Institut_Le_Bel_Université_Louis-Pasteur

Suscitant de manière récurrente les débats les plus vifs au sein de nombreuses universités, le contingentement a récemment été au cœur des discussions de la Commission Formation et Vie Universitaire de l’Université de Strasbourg. Ce mardi 4 novembre, les élus de l’AFGES, seuls représentants étudiants présents à cette Commission pourtant primordiale, ont su barrer la route au contingentement à l’université.

Qu’est-ce que le contingentement, pourquoi certaines composantes ont-elles voulu le mettre en place ?

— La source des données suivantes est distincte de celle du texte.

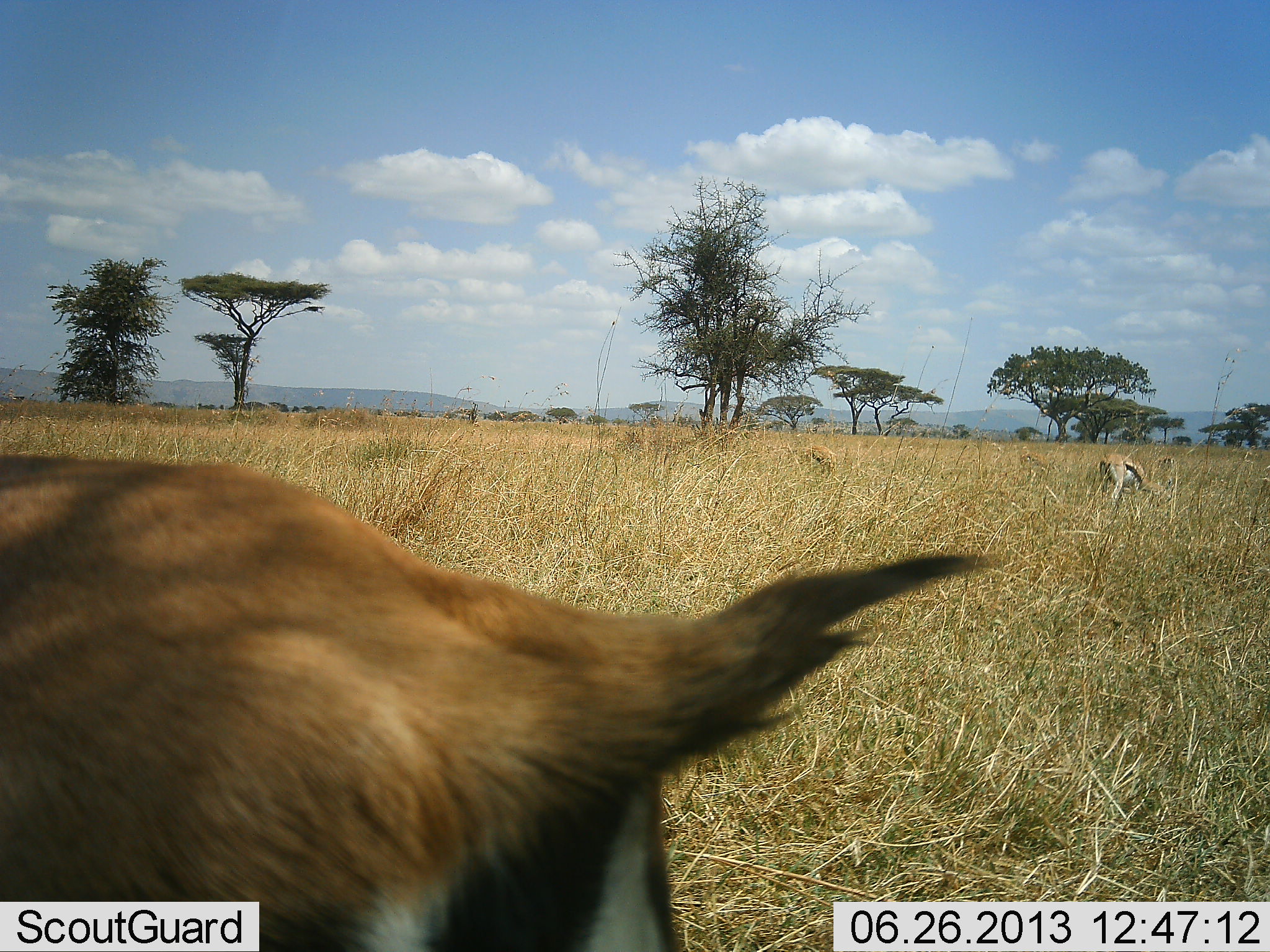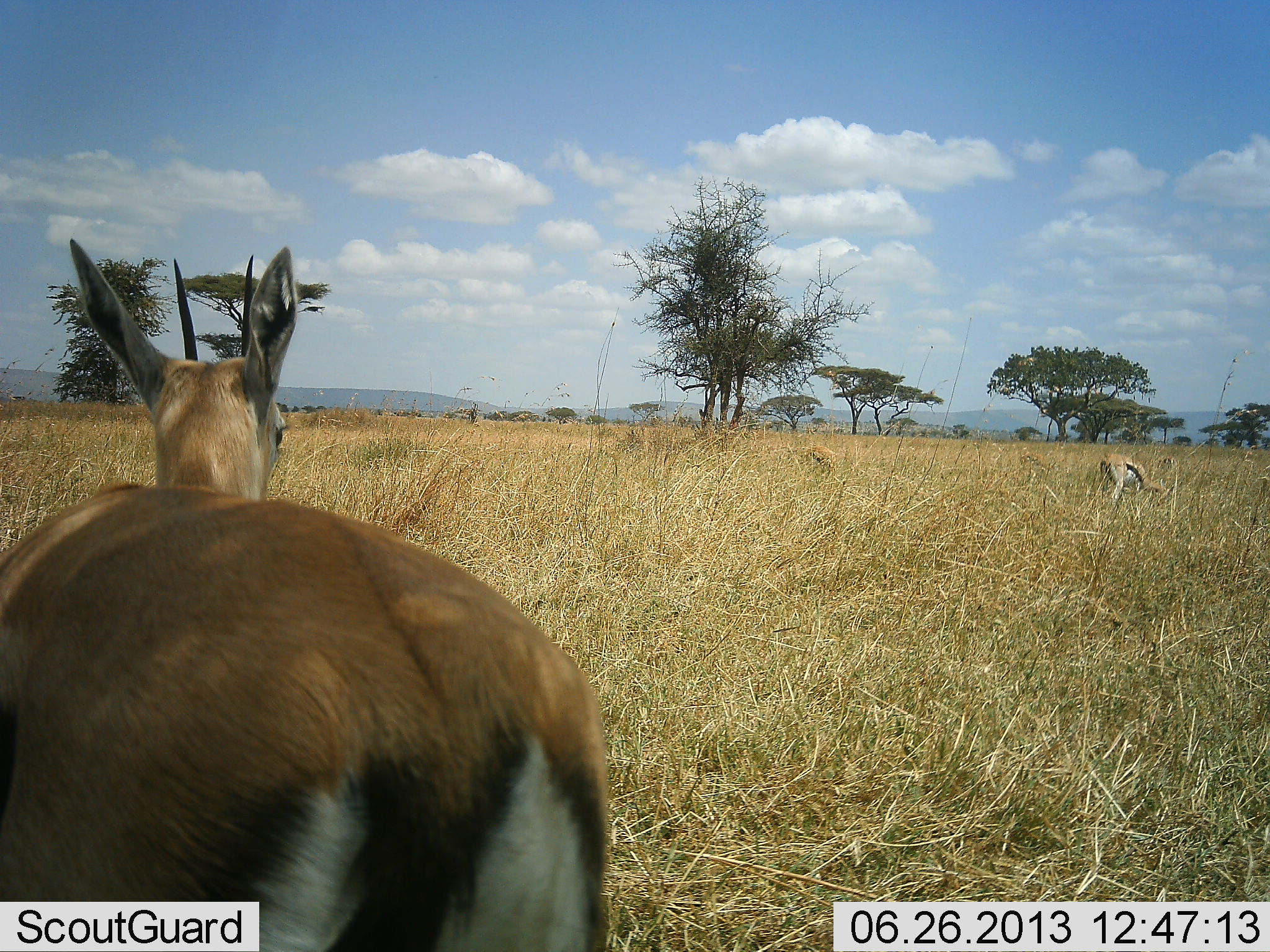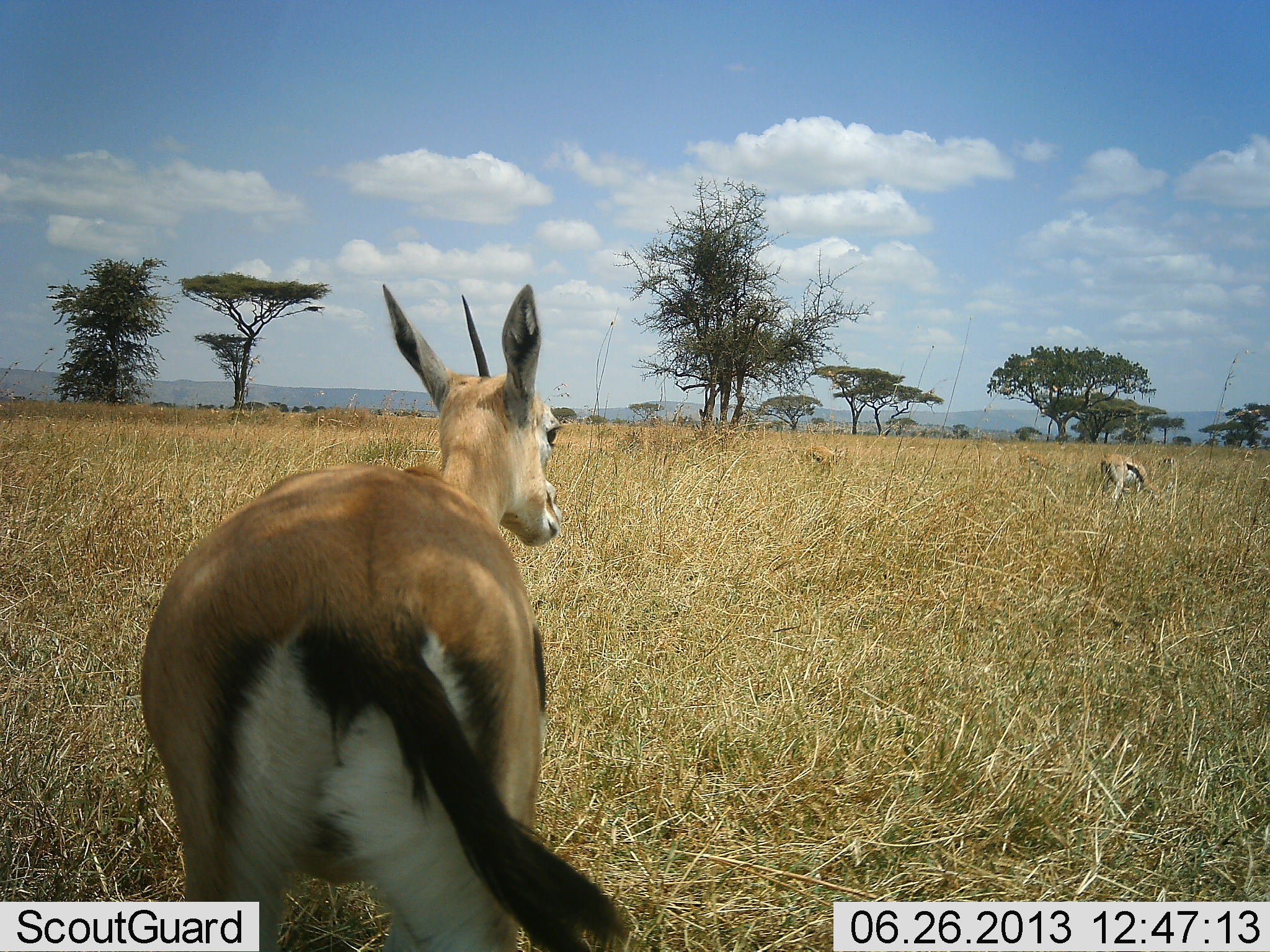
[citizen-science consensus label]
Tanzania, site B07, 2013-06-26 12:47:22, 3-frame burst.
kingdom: Animalia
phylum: Chordata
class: Mammalia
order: Artiodactyla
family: Bovidae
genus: Eudorcas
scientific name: Eudorcas thomsonii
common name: thomson's gazelle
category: gazellethomsons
Gazellethomsons (thomson's gazelle) (Eudorcas thomsonii), count 2. Behavior (volunteer vote fractions): standing 63%, resting 0%, moving 49%, interacting 0%. Young present (vote fraction): 0%. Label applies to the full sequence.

Le contingentement consiste en une limitation du nombre de places disponible en première année pour les primo-entrants. C’est en raison de la forte augmentation du nombre d’inscription en première année que certaines composantes ont souhaité limiter leur capacité d’accueil. 8 filières en ont fait la demande, alors qu’une seule a réellement atteint le seuil de capacité d’accueil.
Pour justifier cette bride, les composantes avance plusieurs arguments :

  • Les capacités matérielles (infrastructures sportives, ateliers artistiques, etc) ;
  • Les problèmes logistiques (manque de place dans les salles de cours) ;
  • Les questions de sécurité (locaux trop petits) ;
  • Et enfin les soucis de qualité pédagogique (dotation insuffisante, équipes administratives et pédagogiques surchargées) ;

En réalité, le contingentement est une solution de facilité de la part des responsables de filière pour obtenir des effectifs réduits dans leur filière, en lieu et place d’un enseignement supérieur pour tous. Cette limitation est une solution de court terme qui permet de compenser le manque de moyen par la réduction des effectifs des étudiants.

 

Pourquoi l’AFGES s’oppose à cette solution

La mise en place du contingentement pose de nombreux problèmes. En premier lieu, il ne s’attaque pas réellement au problème fondamental qui se pose : le manque flagrant de moyens. Une permanente sous-dotation de l’université qui ne lui permet pas d’accomplir correctement sa mission principale : l’enseignement. Notre université ne devrait pas avoir à s’abaisser à ce genre de mesure qui occasionne la mise en place d’une sélection sur des critères injustes : rapidité d’inscription, appartenance à l’académie ou encore tirage au sort. Le contingentement n’est en réalité qu’un traitement symptomatique d’une problématique beaucoup plus grave.
Le contingentement est une logique dangereuse qui entraîne les composantes à demander sa reconduction d’années en années, ainsi que son extension a toujours plus de filières. Ce qui devait être une solution d’urgence pour parer au plus pressé est devenu en réalité une solution par défaut. On ne fait que déplacer le problème !
Ainsi, nous déplorons que la mise en place le contingentement ajourne le débat et la recherche de solutions sur l’augmentation des capacités de formation.

 

Quelles solutions alternatives ?

L’AFGES a toujours eu à coeur d’être force de proposition, c’est pourquoi nous proposons des solutions à cette problématique :

  • La réalisation d’une enquête sur le taux et les modalités d’occupation des locaux de l’université, qui pourra permettre la mise en place d’une mutualisation plus optimale des moyens de l’université ;
  • La régionalisation de l’enseignement supérieure voulue par l’Université de Strasbourg est aussi un poste de réflexion envisageable pour permettre des conditions d’études meilleures ;
  • Mais surtout la mise en place d’une orientation active des lycéens, pour limiter le nombre de ces derniers qui s’orientent dans des filières « par défaut » ou qui ne leurs correspondent pas. Par ailleurs, une réflexion profonde sur l’insertion professionnelle est absolument nécessaire pour permettre une réelle orientation ;

Les étudiants ne payeront pas les pots cassés de mauvaises politiques d’orientation et du désengagement de l’Etat dans l’enseignement supérieur. Aujourd’hui l’État ne consacre qu’un budget dérisoire à  l’enseignement supérieur, un chiffre qui suscite l’interrogation, quand on connaît le rôle de l’enseignement supérieur comme moteur de croissance et la mise en avant de la jeunesse comme priorité nationale par le gouvernement actuel.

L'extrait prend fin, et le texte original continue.